Rows taken from a dataset:
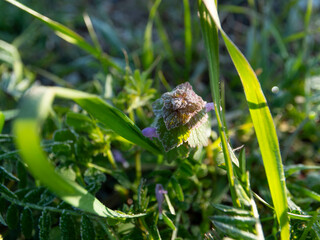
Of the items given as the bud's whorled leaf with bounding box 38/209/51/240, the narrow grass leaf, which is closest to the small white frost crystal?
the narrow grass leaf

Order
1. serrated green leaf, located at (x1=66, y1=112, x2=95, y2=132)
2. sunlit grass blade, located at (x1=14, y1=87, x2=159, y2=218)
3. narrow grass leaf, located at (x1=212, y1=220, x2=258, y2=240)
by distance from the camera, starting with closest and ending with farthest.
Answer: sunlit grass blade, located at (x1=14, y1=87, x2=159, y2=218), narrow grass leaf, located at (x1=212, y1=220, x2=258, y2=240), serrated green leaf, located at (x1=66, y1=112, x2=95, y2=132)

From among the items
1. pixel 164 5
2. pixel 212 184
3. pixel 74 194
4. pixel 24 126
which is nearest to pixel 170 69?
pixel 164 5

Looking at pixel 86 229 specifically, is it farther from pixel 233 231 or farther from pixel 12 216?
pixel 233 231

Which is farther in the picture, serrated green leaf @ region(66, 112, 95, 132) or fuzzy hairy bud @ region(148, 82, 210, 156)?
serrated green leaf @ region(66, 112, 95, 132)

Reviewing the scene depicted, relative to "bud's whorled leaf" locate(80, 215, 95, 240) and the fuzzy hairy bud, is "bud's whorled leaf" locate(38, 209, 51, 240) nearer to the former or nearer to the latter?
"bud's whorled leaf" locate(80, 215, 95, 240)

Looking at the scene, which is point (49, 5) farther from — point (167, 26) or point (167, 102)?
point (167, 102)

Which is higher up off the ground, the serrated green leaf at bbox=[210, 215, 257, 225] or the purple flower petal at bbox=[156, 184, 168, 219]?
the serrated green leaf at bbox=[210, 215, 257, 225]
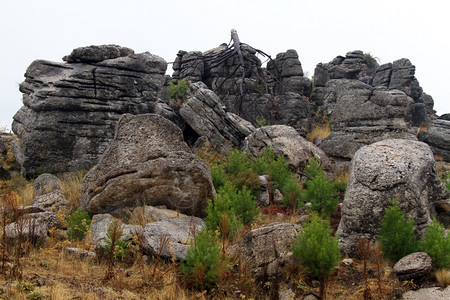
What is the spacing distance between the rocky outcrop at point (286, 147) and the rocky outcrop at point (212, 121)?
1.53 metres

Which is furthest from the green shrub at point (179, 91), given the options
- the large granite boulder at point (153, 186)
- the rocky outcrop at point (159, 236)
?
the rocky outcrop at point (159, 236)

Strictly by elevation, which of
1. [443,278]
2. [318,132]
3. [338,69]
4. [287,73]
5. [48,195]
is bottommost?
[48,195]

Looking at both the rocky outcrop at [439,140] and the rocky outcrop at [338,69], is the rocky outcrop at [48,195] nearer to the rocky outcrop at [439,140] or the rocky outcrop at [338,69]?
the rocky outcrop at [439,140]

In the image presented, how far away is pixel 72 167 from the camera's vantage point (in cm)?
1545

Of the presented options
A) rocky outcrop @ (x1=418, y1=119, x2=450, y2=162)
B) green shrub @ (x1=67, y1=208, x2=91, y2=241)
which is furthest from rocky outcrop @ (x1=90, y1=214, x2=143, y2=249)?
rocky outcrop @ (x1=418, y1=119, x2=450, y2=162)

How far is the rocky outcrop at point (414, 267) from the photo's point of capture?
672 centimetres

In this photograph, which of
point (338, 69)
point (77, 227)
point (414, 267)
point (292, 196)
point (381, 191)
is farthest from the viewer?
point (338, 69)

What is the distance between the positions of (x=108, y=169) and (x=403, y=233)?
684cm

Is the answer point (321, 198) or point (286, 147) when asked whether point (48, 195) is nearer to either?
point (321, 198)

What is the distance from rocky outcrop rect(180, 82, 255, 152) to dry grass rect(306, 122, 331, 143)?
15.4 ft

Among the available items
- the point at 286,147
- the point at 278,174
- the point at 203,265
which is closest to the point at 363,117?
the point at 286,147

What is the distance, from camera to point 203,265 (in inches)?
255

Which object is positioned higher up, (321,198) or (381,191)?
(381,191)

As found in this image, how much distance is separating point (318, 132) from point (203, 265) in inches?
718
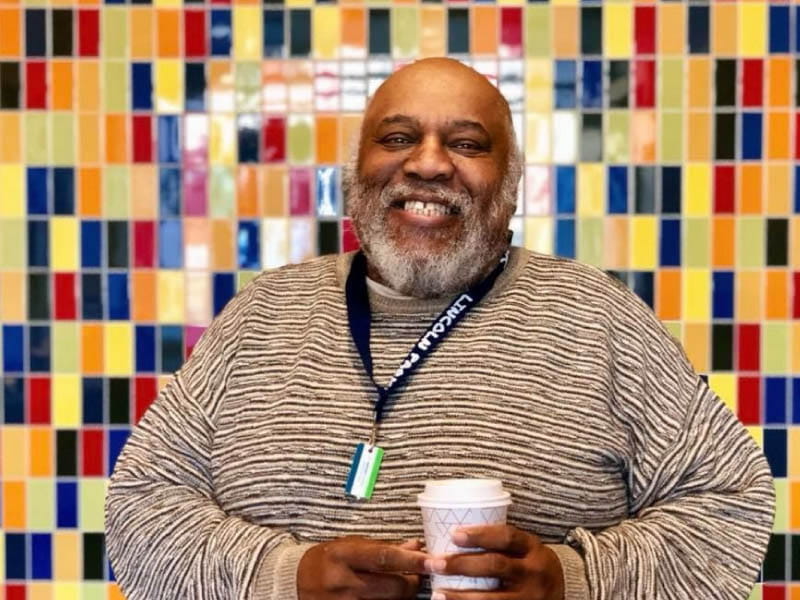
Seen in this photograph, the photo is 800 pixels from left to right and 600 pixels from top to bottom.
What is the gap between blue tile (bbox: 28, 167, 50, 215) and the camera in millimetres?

--

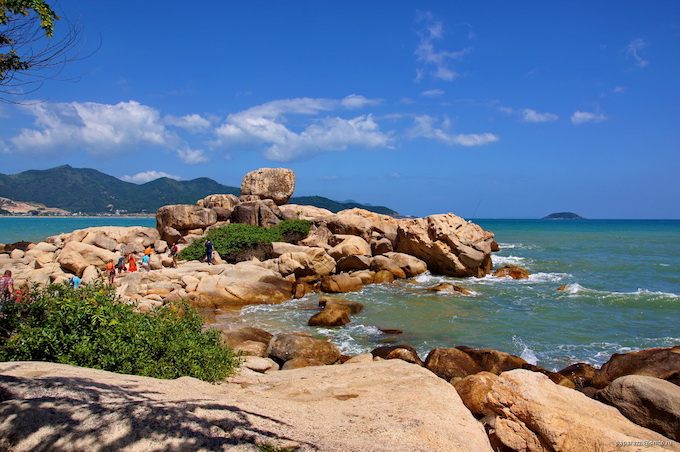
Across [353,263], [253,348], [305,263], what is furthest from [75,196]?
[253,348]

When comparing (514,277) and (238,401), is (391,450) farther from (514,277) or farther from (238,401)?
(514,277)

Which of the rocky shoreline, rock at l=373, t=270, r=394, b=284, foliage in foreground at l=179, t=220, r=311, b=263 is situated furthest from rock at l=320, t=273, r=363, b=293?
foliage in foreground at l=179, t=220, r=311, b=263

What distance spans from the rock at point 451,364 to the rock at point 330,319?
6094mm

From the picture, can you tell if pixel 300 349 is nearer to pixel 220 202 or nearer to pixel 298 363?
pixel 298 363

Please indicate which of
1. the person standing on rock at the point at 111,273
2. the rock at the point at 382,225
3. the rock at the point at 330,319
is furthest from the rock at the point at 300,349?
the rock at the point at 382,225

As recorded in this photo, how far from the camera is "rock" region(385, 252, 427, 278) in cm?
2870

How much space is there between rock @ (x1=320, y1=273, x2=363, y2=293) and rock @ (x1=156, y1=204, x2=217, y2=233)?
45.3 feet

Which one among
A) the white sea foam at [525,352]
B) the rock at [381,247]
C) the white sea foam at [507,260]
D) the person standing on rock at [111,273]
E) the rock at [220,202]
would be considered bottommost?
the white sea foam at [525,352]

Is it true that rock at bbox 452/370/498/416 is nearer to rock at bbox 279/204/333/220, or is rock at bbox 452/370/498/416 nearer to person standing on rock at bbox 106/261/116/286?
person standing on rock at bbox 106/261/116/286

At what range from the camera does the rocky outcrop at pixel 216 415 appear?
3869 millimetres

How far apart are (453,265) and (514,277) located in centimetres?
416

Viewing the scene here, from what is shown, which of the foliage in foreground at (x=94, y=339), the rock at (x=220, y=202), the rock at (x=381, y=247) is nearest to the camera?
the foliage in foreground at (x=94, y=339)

EXERCISE INSTRUCTIONS:
Count the lines in the listing above that contain the word "presented". Give only the number.

RESPONSE TO THE EXERCISE:
2